SHARED_READ — any number of clients, no in-flight writes.
EXCLUSIVE_WRITE — single client, may buffer writes locally; fsync flushes.

Lease scope. Per-path. The mount-level lease (#71) is orthogonal — that controls who holds the mount; per-path leases govern caching semantics within a held mount.

Eviction. Server can revoke for any reason (contention, admin action, TTL expiry). Client must flush any pending writes before relinquishing. Failure to flush before TTL is a correctness bug — audit-logged loudly.

Server-push for revoke. Bidirectional protocol on the same long-lived connection (Layer 2). Polling-based invalidation is expressly rejected.

Layer 6: Cache — persistent, content-addressed

Bottleneck. Today’s moka caches are in-memory and per-process. orlop unmount throws everything away.

Layout.

$XDG_CACHE_HOME/orlop/
  chunks/
    ab/
      abcd1234…  (raw chunk bytes)
  index.sqlite     # LRU metadata: hash, size, last_access, refcount

LRU eviction with a configurable cap (default 2 GiB). Hash-on-read verifies integrity on every cache hit — cheap with BLAKE3, catches disk corruption.

What we are explicitly not building

CRDTs for directory metadata. Single-user, lease-serialized.

▸ **Apply what you read**:
**A.** In the design notes, what is the default cap for LRU eviction?
**B.** Retype the part of the design notes starting with "Eviction. Server can" and going on through "is expressly rejected.".

▸ **Data excerpts**:
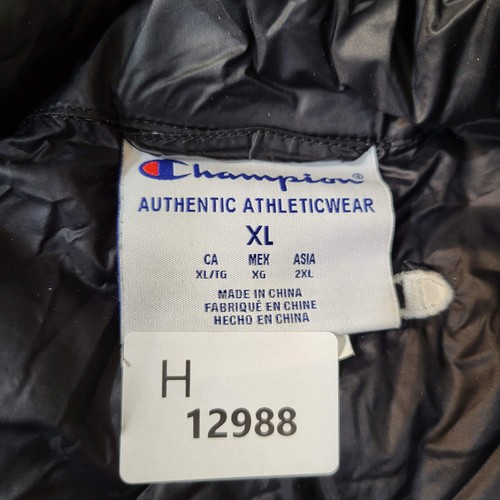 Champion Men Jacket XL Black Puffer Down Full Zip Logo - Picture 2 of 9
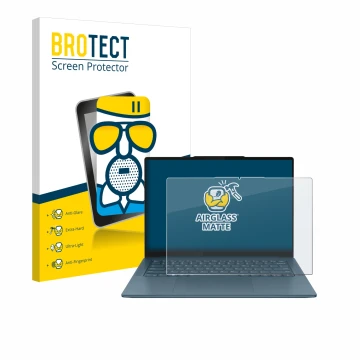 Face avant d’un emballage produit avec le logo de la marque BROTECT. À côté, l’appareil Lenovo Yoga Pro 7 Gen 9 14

==

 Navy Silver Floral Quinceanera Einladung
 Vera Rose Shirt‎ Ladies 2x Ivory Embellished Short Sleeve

▸ **Numbered answers**:
**A.** 2 GiB

**B.**
Eviction. Server can revoke for any reason (contention, admin action, TTL expiry). Client must flush any pending writes before relinquishing. Failure to flush before TTL is a correctness bug — audit-logged loudly.

Server-push for revoke. Bidirectional protocol on the same long-lived connection (Layer 2). Polling-based invalidation is expressly rejected.